— Start of Dataset content —

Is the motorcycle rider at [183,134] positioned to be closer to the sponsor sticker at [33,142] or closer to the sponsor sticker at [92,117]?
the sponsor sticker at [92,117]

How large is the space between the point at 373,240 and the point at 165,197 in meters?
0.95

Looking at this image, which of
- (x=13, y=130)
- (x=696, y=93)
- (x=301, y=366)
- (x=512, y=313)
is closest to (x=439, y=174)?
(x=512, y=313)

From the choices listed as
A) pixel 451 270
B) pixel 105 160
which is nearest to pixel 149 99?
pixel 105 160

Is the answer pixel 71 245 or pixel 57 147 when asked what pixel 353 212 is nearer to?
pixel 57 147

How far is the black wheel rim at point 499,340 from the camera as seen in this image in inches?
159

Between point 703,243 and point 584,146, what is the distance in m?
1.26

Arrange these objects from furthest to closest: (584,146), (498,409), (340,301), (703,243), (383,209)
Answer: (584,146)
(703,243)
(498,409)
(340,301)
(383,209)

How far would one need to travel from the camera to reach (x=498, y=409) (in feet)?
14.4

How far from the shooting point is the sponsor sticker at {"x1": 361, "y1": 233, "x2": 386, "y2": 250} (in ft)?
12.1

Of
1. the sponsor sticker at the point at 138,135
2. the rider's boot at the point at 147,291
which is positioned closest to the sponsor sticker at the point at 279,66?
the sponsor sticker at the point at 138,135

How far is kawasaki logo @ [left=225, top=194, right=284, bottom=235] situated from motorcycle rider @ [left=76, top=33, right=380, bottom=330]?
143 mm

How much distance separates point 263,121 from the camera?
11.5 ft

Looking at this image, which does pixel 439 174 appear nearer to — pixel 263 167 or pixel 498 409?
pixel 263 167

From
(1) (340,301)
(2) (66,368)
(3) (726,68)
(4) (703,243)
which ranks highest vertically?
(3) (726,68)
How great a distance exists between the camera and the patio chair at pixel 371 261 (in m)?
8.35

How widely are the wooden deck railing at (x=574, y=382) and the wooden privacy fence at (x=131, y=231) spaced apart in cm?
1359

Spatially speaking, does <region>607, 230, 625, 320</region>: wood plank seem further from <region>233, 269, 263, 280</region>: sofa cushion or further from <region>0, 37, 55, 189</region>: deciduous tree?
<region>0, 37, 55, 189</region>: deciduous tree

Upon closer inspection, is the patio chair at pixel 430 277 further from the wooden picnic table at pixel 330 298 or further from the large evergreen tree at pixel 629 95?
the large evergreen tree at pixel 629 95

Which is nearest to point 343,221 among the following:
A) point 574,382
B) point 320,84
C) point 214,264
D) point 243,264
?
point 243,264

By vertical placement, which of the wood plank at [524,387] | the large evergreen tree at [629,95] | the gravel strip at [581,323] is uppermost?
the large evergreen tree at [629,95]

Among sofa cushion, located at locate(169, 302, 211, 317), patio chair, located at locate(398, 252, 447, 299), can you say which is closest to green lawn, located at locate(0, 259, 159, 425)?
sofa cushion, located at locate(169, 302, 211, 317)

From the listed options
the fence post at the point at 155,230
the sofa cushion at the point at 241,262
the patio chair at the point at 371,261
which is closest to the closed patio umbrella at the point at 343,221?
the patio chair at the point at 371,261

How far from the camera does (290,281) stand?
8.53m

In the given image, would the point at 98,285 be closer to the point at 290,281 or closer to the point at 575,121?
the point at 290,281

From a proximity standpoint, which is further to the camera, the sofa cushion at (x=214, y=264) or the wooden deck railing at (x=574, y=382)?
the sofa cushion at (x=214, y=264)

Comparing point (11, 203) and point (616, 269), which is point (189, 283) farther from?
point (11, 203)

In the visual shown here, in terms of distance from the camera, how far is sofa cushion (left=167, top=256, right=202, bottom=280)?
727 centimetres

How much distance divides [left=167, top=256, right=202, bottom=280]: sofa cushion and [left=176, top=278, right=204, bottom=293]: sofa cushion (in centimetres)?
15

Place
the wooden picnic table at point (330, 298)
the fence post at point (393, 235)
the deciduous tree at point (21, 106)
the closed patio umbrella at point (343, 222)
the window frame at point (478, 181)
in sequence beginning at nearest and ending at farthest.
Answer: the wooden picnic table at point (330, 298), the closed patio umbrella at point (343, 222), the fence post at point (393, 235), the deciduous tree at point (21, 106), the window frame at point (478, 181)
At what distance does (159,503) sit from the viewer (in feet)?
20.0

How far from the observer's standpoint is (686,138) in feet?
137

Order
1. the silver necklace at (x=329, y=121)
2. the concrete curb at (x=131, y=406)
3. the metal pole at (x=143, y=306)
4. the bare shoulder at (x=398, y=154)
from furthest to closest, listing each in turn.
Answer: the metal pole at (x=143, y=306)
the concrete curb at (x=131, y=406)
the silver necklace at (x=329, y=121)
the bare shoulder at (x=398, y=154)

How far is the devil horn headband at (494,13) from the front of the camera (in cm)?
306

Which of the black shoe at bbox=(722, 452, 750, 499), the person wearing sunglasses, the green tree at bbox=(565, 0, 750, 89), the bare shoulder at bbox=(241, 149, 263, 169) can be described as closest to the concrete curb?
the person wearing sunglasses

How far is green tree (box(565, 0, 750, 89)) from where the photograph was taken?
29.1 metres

— End of Dataset content —

> [Work to be completed]
Extract, word for word, each line of the listing above.

> [Exercise answer]
Is the motorcycle rider at [183,134] positioned to be closer to the sponsor sticker at [33,142] or closer to the sponsor sticker at [92,117]?
the sponsor sticker at [92,117]

How large is the space between the point at 373,240 and the point at 165,197 in meters?
0.95

Looking at this image, which of
- (x=13, y=130)
- (x=696, y=93)
- (x=301, y=366)
- (x=512, y=313)
is closest to (x=439, y=174)?
(x=512, y=313)

From the choices listed as
A) pixel 451 270
B) pixel 105 160
which is nearest to pixel 149 99?
pixel 105 160

Is the answer pixel 71 245 or pixel 57 147 when asked what pixel 353 212 is nearer to?
pixel 57 147

How far is the black wheel rim at point 499,340 from the camera as seen in this image in inches?
159

Between point 703,243 and point 584,146, what is the distance in m?
1.26

Arrange these objects from furthest to closest: (584,146), (498,409), (340,301), (703,243), (383,209)
Answer: (584,146)
(703,243)
(498,409)
(340,301)
(383,209)

How far would one need to travel from the camera to reach (x=498, y=409) (in feet)?
14.4

How far from the shooting point is the sponsor sticker at {"x1": 361, "y1": 233, "x2": 386, "y2": 250} (in ft)?
12.1

Of
1. the sponsor sticker at the point at 138,135
2. the rider's boot at the point at 147,291
which is positioned closest to the sponsor sticker at the point at 279,66?
the sponsor sticker at the point at 138,135

How far is kawasaki logo @ [left=225, top=194, right=284, bottom=235] situated from motorcycle rider @ [left=76, top=33, right=380, bottom=330]?
143 mm

How much distance separates point 263,121 from the camera?
11.5 ft

Looking at this image, which does pixel 439 174 appear nearer to — pixel 263 167 or pixel 498 409?
pixel 263 167

From
(1) (340,301)
(2) (66,368)
(3) (726,68)
(4) (703,243)
which ranks highest vertically?
(3) (726,68)
How great a distance exists between the camera and the patio chair at pixel 371 261 (in m)?
8.35

How widely are the wooden deck railing at (x=574, y=382) and the wooden privacy fence at (x=131, y=231) spaced apart in cm?
1359

Spatially speaking, does <region>607, 230, 625, 320</region>: wood plank seem further from <region>233, 269, 263, 280</region>: sofa cushion or further from <region>0, 37, 55, 189</region>: deciduous tree?
<region>0, 37, 55, 189</region>: deciduous tree

Upon closer inspection, is the patio chair at pixel 430 277 further from the wooden picnic table at pixel 330 298 or further from the large evergreen tree at pixel 629 95?
the large evergreen tree at pixel 629 95

Which is nearest to point 343,221 among the following:
A) point 574,382
B) point 320,84
C) point 214,264
D) point 243,264
?
point 243,264

By vertical placement, which of the wood plank at [524,387] | the large evergreen tree at [629,95] | the gravel strip at [581,323] is uppermost?
the large evergreen tree at [629,95]

Among sofa cushion, located at locate(169, 302, 211, 317), patio chair, located at locate(398, 252, 447, 299), can you say which is closest to green lawn, located at locate(0, 259, 159, 425)?
sofa cushion, located at locate(169, 302, 211, 317)

From the listed options
the fence post at the point at 155,230
the sofa cushion at the point at 241,262
the patio chair at the point at 371,261
which is closest to the closed patio umbrella at the point at 343,221?
the patio chair at the point at 371,261

How far from the camera does (290,281) stand?
8.53m

In the given image, would the point at 98,285 be closer to the point at 290,281 or closer to the point at 575,121?
the point at 290,281

From a proximity standpoint, which is further to the camera, the sofa cushion at (x=214, y=264) or the wooden deck railing at (x=574, y=382)?
the sofa cushion at (x=214, y=264)

Comparing point (11, 203) and point (616, 269), which is point (189, 283) farther from?
point (11, 203)

In the visual shown here, in terms of distance from the camera, how far is sofa cushion (left=167, top=256, right=202, bottom=280)?
727 centimetres

How much distance divides [left=167, top=256, right=202, bottom=280]: sofa cushion and [left=176, top=278, right=204, bottom=293]: sofa cushion (in centimetres)?
15

Place
the wooden picnic table at point (330, 298)
the fence post at point (393, 235)
the deciduous tree at point (21, 106)
the closed patio umbrella at point (343, 222)
the window frame at point (478, 181)
in sequence beginning at nearest and ending at farthest.
Answer: the wooden picnic table at point (330, 298), the closed patio umbrella at point (343, 222), the fence post at point (393, 235), the deciduous tree at point (21, 106), the window frame at point (478, 181)
At what distance does (159,503) sit from the viewer (in feet)?
20.0

How far from the observer's standpoint is (686,138) in feet?
137

Order
1. the silver necklace at (x=329, y=121)
2. the concrete curb at (x=131, y=406)
3. the metal pole at (x=143, y=306)
4. the bare shoulder at (x=398, y=154)
from furthest to closest, listing each in turn.
Answer: the metal pole at (x=143, y=306)
the concrete curb at (x=131, y=406)
the silver necklace at (x=329, y=121)
the bare shoulder at (x=398, y=154)

How far is the devil horn headband at (494,13) from the front of the camera (in cm)?
306

Which of the black shoe at bbox=(722, 452, 750, 499), the person wearing sunglasses, the green tree at bbox=(565, 0, 750, 89), the bare shoulder at bbox=(241, 149, 263, 169) can be described as closest to the concrete curb?
the person wearing sunglasses

How far is green tree (box(565, 0, 750, 89)) from where the photograph was taken?
29.1 metres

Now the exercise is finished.